▶ [Task directions]
Retype everything from the line containing "Is the point at 510,547" down to the end of the items below, reproducing each line without change.

----- Material for the task -----

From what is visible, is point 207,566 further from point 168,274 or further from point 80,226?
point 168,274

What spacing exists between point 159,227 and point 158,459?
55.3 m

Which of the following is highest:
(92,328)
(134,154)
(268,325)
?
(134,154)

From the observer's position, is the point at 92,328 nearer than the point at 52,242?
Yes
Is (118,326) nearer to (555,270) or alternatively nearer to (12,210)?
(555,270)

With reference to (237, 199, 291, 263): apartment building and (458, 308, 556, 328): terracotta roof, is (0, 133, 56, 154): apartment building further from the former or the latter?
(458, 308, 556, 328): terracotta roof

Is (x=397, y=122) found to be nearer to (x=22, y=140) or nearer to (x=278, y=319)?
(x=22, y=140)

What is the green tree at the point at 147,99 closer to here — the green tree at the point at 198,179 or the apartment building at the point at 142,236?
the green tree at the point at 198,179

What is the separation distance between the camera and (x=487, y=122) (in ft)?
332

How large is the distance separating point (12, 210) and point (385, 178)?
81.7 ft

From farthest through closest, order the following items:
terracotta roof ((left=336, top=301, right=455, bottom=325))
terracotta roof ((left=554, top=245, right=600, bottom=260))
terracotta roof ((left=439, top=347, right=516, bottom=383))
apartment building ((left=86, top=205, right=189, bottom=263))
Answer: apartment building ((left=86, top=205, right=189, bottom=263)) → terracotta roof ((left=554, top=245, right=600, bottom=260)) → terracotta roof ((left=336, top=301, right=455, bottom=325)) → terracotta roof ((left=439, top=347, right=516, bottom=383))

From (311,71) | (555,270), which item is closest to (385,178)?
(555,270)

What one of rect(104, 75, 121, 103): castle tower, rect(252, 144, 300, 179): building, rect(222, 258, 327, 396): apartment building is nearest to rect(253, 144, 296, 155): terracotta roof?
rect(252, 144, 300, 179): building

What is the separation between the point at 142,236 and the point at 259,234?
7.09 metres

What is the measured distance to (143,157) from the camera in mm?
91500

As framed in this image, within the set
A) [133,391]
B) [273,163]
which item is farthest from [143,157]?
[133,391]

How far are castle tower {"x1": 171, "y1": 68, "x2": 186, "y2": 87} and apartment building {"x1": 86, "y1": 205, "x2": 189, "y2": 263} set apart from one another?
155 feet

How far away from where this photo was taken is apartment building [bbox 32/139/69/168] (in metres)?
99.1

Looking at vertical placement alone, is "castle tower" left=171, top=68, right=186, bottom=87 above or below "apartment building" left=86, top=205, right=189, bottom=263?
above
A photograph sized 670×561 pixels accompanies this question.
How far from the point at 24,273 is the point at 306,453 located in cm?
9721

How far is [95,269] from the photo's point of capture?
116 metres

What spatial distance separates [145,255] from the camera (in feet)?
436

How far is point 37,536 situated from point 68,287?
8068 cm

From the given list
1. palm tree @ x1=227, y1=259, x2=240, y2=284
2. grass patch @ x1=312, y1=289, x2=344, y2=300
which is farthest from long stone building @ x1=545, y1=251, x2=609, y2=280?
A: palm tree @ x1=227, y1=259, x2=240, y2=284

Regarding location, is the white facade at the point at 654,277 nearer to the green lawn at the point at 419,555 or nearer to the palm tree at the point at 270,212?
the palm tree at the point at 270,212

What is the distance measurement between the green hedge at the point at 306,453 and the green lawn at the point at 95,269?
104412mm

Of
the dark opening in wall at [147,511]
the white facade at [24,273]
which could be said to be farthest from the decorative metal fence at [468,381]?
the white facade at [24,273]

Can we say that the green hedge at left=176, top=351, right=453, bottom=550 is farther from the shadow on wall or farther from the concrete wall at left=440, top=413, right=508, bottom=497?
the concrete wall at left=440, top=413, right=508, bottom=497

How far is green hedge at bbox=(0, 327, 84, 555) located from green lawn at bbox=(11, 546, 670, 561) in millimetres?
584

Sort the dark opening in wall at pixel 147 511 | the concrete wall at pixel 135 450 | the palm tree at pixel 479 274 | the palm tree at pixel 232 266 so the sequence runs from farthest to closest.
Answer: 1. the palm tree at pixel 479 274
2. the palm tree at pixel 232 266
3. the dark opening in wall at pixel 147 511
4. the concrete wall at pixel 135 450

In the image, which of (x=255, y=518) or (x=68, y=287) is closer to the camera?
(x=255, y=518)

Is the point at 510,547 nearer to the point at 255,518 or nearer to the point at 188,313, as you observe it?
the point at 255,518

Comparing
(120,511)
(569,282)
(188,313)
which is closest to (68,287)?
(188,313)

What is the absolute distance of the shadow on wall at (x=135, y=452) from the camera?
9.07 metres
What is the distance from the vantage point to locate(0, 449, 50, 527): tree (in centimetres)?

-----

▶ [Task output]
Is the point at 510,547 nearer to the point at 255,518 or nearer to the point at 188,313, as you observe it?
the point at 255,518

Comparing
(120,511)
(569,282)
(188,313)
which is closest to (68,287)?
(188,313)

What is the absolute distance of the shadow on wall at (x=135, y=452) from the camera?
9.07 metres
What is the distance from the vantage point to locate(0, 449, 50, 527): tree (in centimetres)?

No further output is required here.